The Housing Crisis is Not Over

I came across an interesting article the other day on the Wall Street Journal Online. Cyril Moulle-Berteaux of Traxis Partners LP (a hedge fund based in New York) wrote an article entitled “The Housing Crisis is Over.” He brought up some very interesting points, which I’d like to highlight for you and also provide some commentary as well as my own personal opinion on the points that he’s made.

Mr. Moulle-Berteaux begins his article by mentioning that headlines in the financial as well as the popular press are intensifying. Yet even with all of these cries of doom and gloom he predicts that “April 2008 will mark the bottom of the U.S. housing market.” This article, although posted almost a month ago, caught my eye because of the significance of this statement. What would Mr. Moulle-Berteaux use to back up this statement? How could he possibly claim that we’re at the bottom and won’t go down any more when it seems so obvious that this is quite untrue? Isn’t it?

What the “Bottom” Means

The author reminds us that “a bottom does not mean that prices are about to return to the heady days of 2005. It just means that the trend is no longer getting worse, which is the critical factor.” All things considered this makes his profound statement seem less impossible and even somewhat likely. After all we have been in this housing bust for several years now, shouldn’t it be about time for us to be at the bottom of the bust? It is definitely a possibility, but is it an actuality?

Mr. Moulle-Berteaux’s Argument

The author argued that the same thing that caused this bust is likely to pull us out of it: affordability. According to him during the 90’s and early 2000’s it took 19% of average monthly income to “service a conforming mortgage on the average home purchased.”  For first time buyers he claims that it took 29% of monthly income to purchase a home.  These numbers jumped for non-first-time home buyers and first-time buyers, respectively, to 25% and 37% of monthly income by the year 2006.  Over the past two years (since the previous mentioned point in 2006) Moulle-Berteaux argues that home prices have fallen 10-15% and mortgage rates have come down 70 basis points from their high (a basis point is equal to 1/100th of a percent).  This reduction in home prices has brought the monthly income/mortgage payment ratio back in line at 19% of monthly income for the average home buyer and 31% for the first-time home buyer.  In other words, he claims, “homes on average are back to being as affordable as during the best of times in the 1990s.”  
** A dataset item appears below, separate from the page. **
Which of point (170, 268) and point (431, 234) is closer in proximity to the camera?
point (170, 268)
Essentially Moulle-Bertreaux is arguing that although inventories are at their highest levels ever and that home values are dropping like flies, we have reached a bottom.  He claims that inventories are increasing, but at decreasingly smaller levels and that prices – although they will continue to drop until sometime in 2009 – will not drop at the level that they have heretofore been dropping at.  It’s an interesting argument, and it does make sense but does not seem to be the reality of the situation – at least not yet.

The Market in My Neighborhood

I did a little bit of research for the median home price in Phoenix, AZ as well as the median and average household incomes.  I then used these figures to calculate a percentage of an average mortgage payment (based on a rate of 6.31% APY and the median home price of $210,000 with no down payment) and the 2006 greater-Phoenix median household income of $51,862 dollars.  With these figures I calculated that the average home buyer (based on their income equaling the median income) in the Phoenix area buying a home that’s valued at the median price would have a mortgage payment to monthly income ratio of 38% which is well above the authors claimed percentages of 19% and 31% for the average home buyer and the first-time buyer.

The market in my neighborhood is – based on the authors facts and figures – far above the affordability index that he has created.  So for the Phoenix area at least it seems that the housing crisis is not over… not yet.

How is the market in your neck of the woods?  Does it fall in line with these “averages” that Mr. Moulle-Berteaux has stated?